Assignment A
Reproduce the passage of the text on anxiety from "Granted, some malignancies" to "empathetic and ongoing.", verbatim.
Assignment B
In the text on anxiety, what is described as the oncologists' first and most precious gift to the patient?

Excerpted text
━━━━━━━━━━━━━━━━━━━━

It is anxiety that is the killer. We humans suffer most when not knowing all that needs known, especially when there is so much to fear. Anxiety is fear of the unknown.
I frequently relate a parable to my patients on this crucial subject. Let us travel back in time to the clan of the proverbial cave man. In one cave, somewhat safe from the elements and huddled about a fire, is a family fraught with anxiety that never leaves…and starves.

In the hillside another clan of warriors huddle. They know well the dangers that lurk and are ready to pounce as the fire dims and the sounds draw near. Fearful of what they know BUT armed with knowledge. They have the greater odds of survival That is the liberating power of fear inciting right action.

In a sense, anxiety is as much a killer as is living in constant bodily pain. What is life worth, one wonders, when the icy soul sucking grip of the never and forever lie holds you tight to its bosom. This lie screams into your psyche saying, “It will never change and it will forever be the same.”

Anxiety is not abnormal and may in fact be an emotion that leads to a positive outcome. Nonetheless, it is almost the kiss of death when it too easily evolves into the loosely defined term morbid anxiety causing panic, irrationality and paralysis.
Granted, some malignancies with a less ominous prognosis will not elicit as much morbid anxiety. The key is that the patient knows that the prognosis is less ominous. It is knowledge that is the oncologists’ first and most precious gift to the patient. It is knowledge that the patient and family must demand; that must be thorough, comprehensible, and empathetic and ongoing.

Physicians must teach patients how to deal with family, friends, sources on the internet, the staging procedures and their meaning, the treatment and the value of second opinions. Patients must learn well that they will not be alone, that thousands have handled this and that others were no less anxious nor braver.

Physicians must speak of the odds of cure, remission and durability of remission. And not shy away from discussing spirituality, life’s goals, and the effects of treatment on normal bodily function. “What functions or abilities will I lose” as well as “what will I keep” are front burner issues as are the specter that pain, nausea and vomiting.

Physicians will find that their empathy impacts the patient’s trust and quality of life. Most of all, patients must be put in charge by being given repeated slow but thorough helpings of knowledge. That is the key to killing anxiety.

Caretakers must indeed take great care to embrace the God given, hero-making emotion of fear, break the paralyzing bonds of anxiety and guide patients and families onward to face the future.

━━━━━━━━━━━━━━━━━━━━

Source data
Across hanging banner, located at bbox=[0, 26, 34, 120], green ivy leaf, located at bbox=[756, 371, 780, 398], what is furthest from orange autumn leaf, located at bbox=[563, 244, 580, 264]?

━━━━━━━━━━━━━━━━━━━━

Expected output A
Granted, some malignancies with a less ominous prognosis will not elicit as much morbid anxiety. The key is that the patient knows that the prognosis is less ominous. It is knowledge that is the oncologists’ first and most precious gift to the patient. It is knowledge that the patient and family must demand; that must be thorough, comprehensible, and empathetic and ongoing.

Expected output B
Knowledge.